Minggu, 14 September 2014

ketika mendaki gunung berubah menjadi lifestyle



Baru-baru ini ada sebuah foto yang beredar di medsos dan sempat menggegerkan dunia Pecinta Alam. Foto tersebut diambil dari sebuah koran harian dengan tajuk LIFESTYLE yang menampilkan besar-besar gambar seorang wanita cantik berkostum pendaki gunung dengan judul tulisan yang tak kalah besarnya, “PETIK EDELWEISS UNTUK KEKASIH, RAYAKAN 17 AGUSTUS”. Berhubung itu hanyalah foto yang diambil dari kamera hape dengan ukuran pixel yang tidak terlalu bagus, maka banyaklah komentar-komentar negatif yang bermunculan. Isinya kurang lebih hujatan dan makian. “cantik-cantik tapi kelakuannya menjijikkan,” kata salah seorang fesbuker. “Pecinta alam abal-abal. Pasti kebanyakan nonton film itu.” Akhirnya, film yang diangkat dari buku best seller itu lagi yang disalahkan. Padahal makna yang ingin disampaikan dari buku itu bukan hanya tentang pendakian, tapi semangat dalam menggapai sesuatu. Contohnya menyelesaikan skripsi. Contoh lainnya lagi menggapai hati orang yang dicintai.
Padahal, jika para komentator itu mau mencoba melihat foto itu dengan lebih jeli, tulisan yang tertera masih bisa dibaca, walaupun harus dengan bantuan zoom in ukuran super. Disamping foto wanita cantik tersebut juga sudah terdapat catatan bahwa wanita cantik ini hanyalah pengunjung toko outdoor yang sedang menjajal pakaian untuk mendaki gunung. Dan yang sebenarnya membuat miris adalah kata-kata narasumber yang ditulis dengan sangat frontal oleh si Jurnalis. Disebutkan bahwa narasumber itu sering mendaki gunung karena menghabiskan momen di gunung sekarang sedang tren. Contohnya momen tahun baru atau ulang tahun kemerdekaan Indonesia. Kalau saya pribadi mungkin akan menunggu saat hamil tua, lalu melahirkan disana, agar di akte nanti tempat kelahiran anak saya terlihat mboish. Dan lagi, katanya narasumber itu sudah “menaklukkan” sebelas gunung.

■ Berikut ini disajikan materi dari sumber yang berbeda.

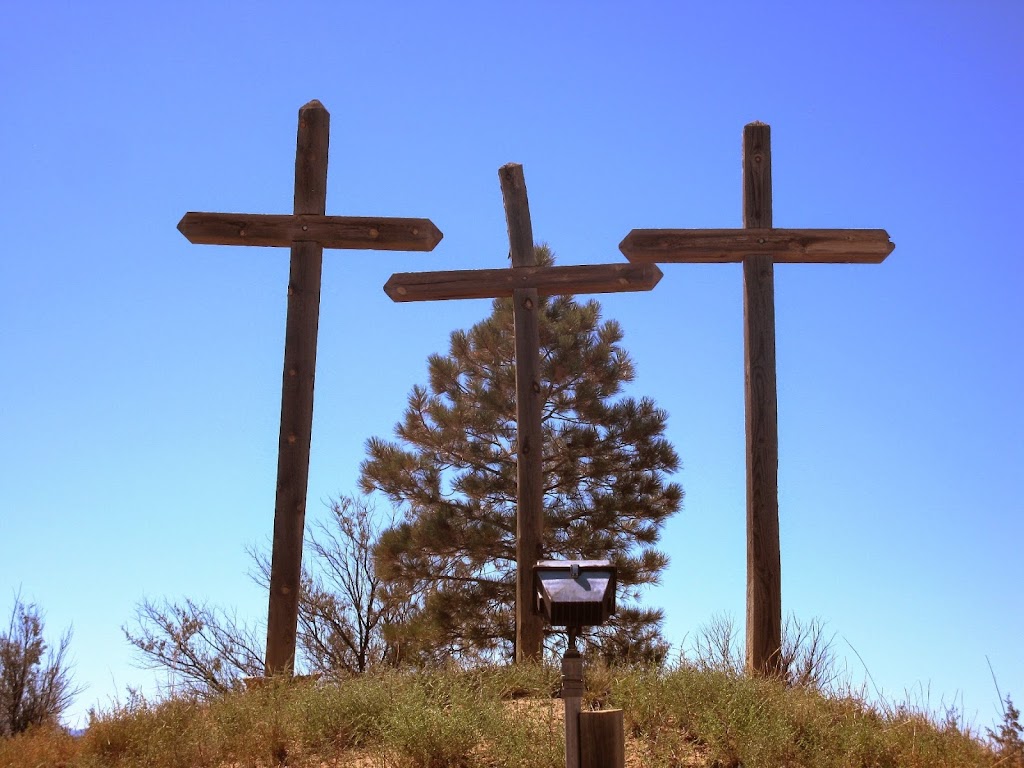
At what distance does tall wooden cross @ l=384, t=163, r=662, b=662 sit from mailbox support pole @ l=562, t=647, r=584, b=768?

Padahal gunung bukanlah calon mertua berkumis tebal dan berhati keras yang harus ditaklukkan. Nah, kalau jenis orang yang seperti ini, monggo jika mau dikatain abal-abal.
Gunung bukanlah sesuatu yang bisa ditaklukkan. Di film itu mungkin diceritakan kisah yang indah tentang eksotisnya gunung tertinggi di pulau jawa tersebut yang melebihi keeksotisan seorang Flo Shihombing si ratu pom Bensin. Orang biasa seperti tokoh-tokoh di film itu saja bisa sampai puncak, rakyat jelata seperti saya pasti bisa juga, donk? Wah, itu persepsi yang kurang benar, bro! Nah, kalau pikirannya seperti itu, jangan heran bila suatu saat nanti Ranu Pane dijadikan waterboomdan ranu Kumbolo disediakan speedboat, karena gunung tertinggi itu sudah jadi tempat wisata.Mereka mungkin tidak tau bahwa di puncak sana, terdapat daerah bernama Blank 75, tempatnya para pendaki nyasar yang biasanya kembali dengan menyandang gelar Almarhum, atau malah tidak ditemukan sama sekali. Seperti kata Nagabonar, “matilah dia dimakan cacing!”. Belum lagi jika terserang hipotermia, karena suhu di Ranu Kumbolo itu bisa mencapai minus.Alamak...
Yang lebih menggemparkan lagi, narasumber itu mengatakan bahwa ada pendaki yang memetik bunga Edelweiss untuk kekasihnya, romantis sekali. Weleh-weleh, itu namanya bukan romantis, tapi MIRIS! Nah, kalau sudah begini, saya jadi ingin bertanya pada wartawannya. Apakah pendapat orang harus ditulis sefrontal itu hingga menjadi Headline? Yang ditakutkan, orang akan semakin berbondong-bondong untuk mendaki gunung dan memetik bunga yang konon bersifat abadi itu. Padahal dalam kitab mbah Jambrong, si penjaga ponten umum di pos pendakian, sudah dituliskan besar-besar : Leave Nothing but Foot Print, Kill Nothing but Times and Take Nothing but Pictures. Mungkin hal ini juga yang menyebabkan demam selfie melanda tanah air, karena kita tidak boleh mengambil apapun kecuali gambar.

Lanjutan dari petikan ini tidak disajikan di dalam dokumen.